## begin DATA FOR THE TASK

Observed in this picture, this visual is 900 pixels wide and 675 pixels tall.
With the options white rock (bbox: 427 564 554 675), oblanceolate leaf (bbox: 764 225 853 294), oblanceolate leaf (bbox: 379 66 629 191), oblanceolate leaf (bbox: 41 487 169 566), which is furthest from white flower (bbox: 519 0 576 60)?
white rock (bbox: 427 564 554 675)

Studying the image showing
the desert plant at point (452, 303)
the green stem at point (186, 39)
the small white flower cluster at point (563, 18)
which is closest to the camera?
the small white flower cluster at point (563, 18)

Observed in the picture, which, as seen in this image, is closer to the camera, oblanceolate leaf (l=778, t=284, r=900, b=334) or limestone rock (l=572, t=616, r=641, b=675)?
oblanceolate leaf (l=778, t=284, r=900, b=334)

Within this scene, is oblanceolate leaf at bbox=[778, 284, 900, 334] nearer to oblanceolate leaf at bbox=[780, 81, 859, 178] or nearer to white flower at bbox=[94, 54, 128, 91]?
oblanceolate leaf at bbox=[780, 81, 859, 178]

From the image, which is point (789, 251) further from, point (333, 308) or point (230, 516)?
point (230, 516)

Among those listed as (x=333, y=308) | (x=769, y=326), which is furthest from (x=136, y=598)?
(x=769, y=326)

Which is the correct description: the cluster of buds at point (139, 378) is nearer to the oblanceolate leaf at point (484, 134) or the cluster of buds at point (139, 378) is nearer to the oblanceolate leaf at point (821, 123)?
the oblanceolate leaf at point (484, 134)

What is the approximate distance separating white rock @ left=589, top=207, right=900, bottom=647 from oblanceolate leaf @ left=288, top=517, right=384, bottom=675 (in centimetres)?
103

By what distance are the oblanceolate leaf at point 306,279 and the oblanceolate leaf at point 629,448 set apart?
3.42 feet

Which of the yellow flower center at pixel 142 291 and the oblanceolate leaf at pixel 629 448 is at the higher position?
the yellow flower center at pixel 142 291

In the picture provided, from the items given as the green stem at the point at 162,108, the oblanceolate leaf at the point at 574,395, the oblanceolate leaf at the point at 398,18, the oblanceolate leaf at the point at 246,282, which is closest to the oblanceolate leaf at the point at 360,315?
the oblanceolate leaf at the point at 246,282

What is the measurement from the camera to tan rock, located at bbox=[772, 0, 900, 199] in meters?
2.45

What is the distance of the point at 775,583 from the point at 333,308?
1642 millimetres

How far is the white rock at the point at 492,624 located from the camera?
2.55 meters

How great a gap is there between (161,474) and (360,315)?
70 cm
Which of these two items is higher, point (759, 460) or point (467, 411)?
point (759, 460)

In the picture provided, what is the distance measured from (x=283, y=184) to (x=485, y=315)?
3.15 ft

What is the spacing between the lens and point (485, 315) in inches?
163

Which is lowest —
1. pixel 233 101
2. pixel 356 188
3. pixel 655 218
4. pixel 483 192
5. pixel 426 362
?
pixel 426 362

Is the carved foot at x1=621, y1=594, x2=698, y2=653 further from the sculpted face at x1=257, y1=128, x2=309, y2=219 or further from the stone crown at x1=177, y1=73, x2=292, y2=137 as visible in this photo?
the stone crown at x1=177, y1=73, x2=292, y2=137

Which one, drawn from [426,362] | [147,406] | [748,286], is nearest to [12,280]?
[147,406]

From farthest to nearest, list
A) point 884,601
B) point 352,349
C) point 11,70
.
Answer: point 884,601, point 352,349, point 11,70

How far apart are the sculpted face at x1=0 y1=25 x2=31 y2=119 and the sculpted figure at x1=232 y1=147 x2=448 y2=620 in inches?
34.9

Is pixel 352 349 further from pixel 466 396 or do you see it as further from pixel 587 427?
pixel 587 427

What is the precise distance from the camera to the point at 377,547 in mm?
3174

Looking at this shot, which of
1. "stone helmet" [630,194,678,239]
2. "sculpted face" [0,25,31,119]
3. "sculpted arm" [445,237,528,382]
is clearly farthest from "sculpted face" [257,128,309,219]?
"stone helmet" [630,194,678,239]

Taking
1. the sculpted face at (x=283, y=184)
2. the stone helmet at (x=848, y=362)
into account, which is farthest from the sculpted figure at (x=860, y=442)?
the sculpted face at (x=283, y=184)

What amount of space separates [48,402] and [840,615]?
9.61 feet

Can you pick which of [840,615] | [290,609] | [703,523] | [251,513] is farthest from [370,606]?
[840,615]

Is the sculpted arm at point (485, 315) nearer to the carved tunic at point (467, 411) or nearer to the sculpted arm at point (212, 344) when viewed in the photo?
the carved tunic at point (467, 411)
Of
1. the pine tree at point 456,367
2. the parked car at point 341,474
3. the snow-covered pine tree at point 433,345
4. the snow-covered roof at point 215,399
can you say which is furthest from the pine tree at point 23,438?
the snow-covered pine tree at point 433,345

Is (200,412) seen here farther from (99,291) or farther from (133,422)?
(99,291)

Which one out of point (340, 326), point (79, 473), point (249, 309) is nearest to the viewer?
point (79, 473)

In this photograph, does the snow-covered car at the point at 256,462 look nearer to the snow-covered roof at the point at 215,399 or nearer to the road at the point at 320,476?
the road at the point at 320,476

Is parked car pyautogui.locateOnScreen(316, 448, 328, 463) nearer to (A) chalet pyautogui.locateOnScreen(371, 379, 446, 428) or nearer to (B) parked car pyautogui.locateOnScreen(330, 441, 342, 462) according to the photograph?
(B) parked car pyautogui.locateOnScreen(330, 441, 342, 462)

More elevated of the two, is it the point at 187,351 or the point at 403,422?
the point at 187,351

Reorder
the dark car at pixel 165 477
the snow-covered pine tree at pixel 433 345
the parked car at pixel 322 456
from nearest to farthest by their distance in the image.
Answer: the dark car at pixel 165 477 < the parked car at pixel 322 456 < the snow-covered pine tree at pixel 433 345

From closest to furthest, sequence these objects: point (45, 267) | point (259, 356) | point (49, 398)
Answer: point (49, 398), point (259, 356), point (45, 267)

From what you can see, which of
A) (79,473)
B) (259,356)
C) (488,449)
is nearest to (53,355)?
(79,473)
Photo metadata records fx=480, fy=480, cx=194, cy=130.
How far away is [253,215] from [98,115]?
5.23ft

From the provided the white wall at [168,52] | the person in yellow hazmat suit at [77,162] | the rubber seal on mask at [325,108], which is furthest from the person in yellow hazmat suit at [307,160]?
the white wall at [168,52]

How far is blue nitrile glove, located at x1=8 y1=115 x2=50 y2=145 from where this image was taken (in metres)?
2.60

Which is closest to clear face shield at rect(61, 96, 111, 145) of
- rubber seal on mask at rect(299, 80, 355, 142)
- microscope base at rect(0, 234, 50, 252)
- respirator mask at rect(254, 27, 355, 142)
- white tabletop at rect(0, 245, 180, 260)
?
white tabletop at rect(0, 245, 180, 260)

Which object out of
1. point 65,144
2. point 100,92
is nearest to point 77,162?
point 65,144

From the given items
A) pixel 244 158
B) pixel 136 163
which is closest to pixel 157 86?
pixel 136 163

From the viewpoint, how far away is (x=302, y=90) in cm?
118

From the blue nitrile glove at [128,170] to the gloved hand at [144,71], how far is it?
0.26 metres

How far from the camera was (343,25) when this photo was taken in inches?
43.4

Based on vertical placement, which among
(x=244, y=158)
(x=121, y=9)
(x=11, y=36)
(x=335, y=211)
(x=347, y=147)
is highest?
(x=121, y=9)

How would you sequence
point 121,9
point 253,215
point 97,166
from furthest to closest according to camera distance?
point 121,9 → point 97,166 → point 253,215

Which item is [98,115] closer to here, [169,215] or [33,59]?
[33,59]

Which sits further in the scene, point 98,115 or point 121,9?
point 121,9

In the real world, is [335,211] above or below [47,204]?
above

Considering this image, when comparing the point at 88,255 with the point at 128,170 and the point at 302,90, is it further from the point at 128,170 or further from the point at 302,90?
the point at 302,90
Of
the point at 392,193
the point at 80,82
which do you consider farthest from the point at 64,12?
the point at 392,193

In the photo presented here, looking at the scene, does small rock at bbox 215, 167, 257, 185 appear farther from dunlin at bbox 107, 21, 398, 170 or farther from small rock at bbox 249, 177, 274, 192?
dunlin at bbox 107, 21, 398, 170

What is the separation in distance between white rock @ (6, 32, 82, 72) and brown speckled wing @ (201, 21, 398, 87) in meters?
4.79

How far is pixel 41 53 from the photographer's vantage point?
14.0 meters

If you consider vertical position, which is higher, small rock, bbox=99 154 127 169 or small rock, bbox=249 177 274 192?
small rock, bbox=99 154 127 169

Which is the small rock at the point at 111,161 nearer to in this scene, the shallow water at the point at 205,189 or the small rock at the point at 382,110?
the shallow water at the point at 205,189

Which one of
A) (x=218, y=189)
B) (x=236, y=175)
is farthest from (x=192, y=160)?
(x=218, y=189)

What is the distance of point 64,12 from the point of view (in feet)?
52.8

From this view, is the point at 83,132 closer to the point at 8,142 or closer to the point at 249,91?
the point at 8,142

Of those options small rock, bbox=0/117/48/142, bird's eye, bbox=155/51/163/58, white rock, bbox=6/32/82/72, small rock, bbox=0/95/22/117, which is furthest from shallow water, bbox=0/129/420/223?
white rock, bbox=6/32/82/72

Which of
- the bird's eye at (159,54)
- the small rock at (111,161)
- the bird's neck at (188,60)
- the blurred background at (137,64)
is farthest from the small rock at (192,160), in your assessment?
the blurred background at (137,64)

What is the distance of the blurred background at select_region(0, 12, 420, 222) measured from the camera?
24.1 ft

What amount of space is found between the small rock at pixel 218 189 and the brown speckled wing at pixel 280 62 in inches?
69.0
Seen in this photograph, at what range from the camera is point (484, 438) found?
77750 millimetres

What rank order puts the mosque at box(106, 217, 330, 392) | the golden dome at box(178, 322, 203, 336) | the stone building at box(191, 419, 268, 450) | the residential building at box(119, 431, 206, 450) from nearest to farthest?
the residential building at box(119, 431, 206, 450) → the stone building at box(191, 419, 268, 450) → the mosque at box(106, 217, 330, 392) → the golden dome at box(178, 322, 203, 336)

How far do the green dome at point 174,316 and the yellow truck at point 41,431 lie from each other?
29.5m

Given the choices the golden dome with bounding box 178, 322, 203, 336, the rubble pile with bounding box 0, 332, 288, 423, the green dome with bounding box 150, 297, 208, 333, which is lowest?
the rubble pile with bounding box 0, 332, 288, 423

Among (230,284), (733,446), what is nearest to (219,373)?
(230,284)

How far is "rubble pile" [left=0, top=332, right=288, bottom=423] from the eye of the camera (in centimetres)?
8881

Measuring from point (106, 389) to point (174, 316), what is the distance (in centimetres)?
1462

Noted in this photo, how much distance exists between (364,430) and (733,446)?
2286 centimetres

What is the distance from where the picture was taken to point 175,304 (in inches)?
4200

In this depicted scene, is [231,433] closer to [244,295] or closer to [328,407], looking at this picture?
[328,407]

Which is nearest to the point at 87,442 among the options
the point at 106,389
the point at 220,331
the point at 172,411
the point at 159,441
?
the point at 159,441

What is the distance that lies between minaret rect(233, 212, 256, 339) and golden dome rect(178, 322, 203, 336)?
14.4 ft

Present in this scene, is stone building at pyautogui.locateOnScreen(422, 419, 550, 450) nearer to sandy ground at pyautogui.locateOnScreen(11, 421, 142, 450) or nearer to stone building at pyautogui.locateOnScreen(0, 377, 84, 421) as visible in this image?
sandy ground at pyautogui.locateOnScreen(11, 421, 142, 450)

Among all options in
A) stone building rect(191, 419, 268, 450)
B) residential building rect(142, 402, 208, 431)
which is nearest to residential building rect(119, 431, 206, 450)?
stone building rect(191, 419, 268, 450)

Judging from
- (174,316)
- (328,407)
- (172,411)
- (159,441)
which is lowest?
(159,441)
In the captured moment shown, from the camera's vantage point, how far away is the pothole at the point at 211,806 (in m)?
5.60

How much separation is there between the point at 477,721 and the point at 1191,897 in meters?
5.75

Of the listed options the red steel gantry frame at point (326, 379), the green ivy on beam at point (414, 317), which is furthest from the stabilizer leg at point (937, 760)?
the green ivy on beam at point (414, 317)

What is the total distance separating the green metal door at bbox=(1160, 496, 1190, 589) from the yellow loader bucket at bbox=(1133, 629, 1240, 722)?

## end DATA FOR THE TASK

Output exactly the lines above, from the one holding "Among (230,284), (733,446), what" through the end of the data, including the first and last.

* ANSWER TO THIS PROBLEM:
Among (230,284), (733,446), what is nearest to (219,373)?
(230,284)

How far is "rubble pile" [left=0, top=332, right=288, bottom=423] from the eye of the camera (in centimetres)?
8881

Measuring from point (106, 389) to point (174, 316), what is the distance (in centimetres)?
1462

Noted in this photo, how much distance exists between (364,430) and (733,446)?
2286 centimetres

What is the distance from where the picture was taken to point 175,304 (in inches)?
4200

In this depicted scene, is [231,433] closer to [244,295] or closer to [328,407], looking at this picture?
[328,407]

Which is nearest to the point at 87,442 among the options
the point at 106,389
the point at 220,331
the point at 172,411
the point at 159,441
?
the point at 159,441

What is the distance that lies between minaret rect(233, 212, 256, 339) and golden dome rect(178, 322, 203, 336)?
14.4 ft

Present in this scene, is stone building at pyautogui.locateOnScreen(422, 419, 550, 450) nearer to sandy ground at pyautogui.locateOnScreen(11, 421, 142, 450) or nearer to stone building at pyautogui.locateOnScreen(0, 377, 84, 421) as visible in this image?
sandy ground at pyautogui.locateOnScreen(11, 421, 142, 450)

Among all options in
A) stone building rect(191, 419, 268, 450)
B) residential building rect(142, 402, 208, 431)
which is nearest to residential building rect(119, 431, 206, 450)?
stone building rect(191, 419, 268, 450)

Judging from
- (174,316)
- (328,407)
- (172,411)
- (159,441)
which is lowest?
(159,441)
In the captured moment shown, from the camera's vantage point, how far away is the pothole at the point at 211,806 (in m)?
5.60

How much separation is there between the point at 477,721 and the point at 1191,897 in meters?
5.75

Of the listed options the red steel gantry frame at point (326, 379), the green ivy on beam at point (414, 317), which is furthest from the stabilizer leg at point (937, 760)?
the green ivy on beam at point (414, 317)

What is the total distance separating the green metal door at bbox=(1160, 496, 1190, 589) from the yellow loader bucket at bbox=(1133, 629, 1240, 722)?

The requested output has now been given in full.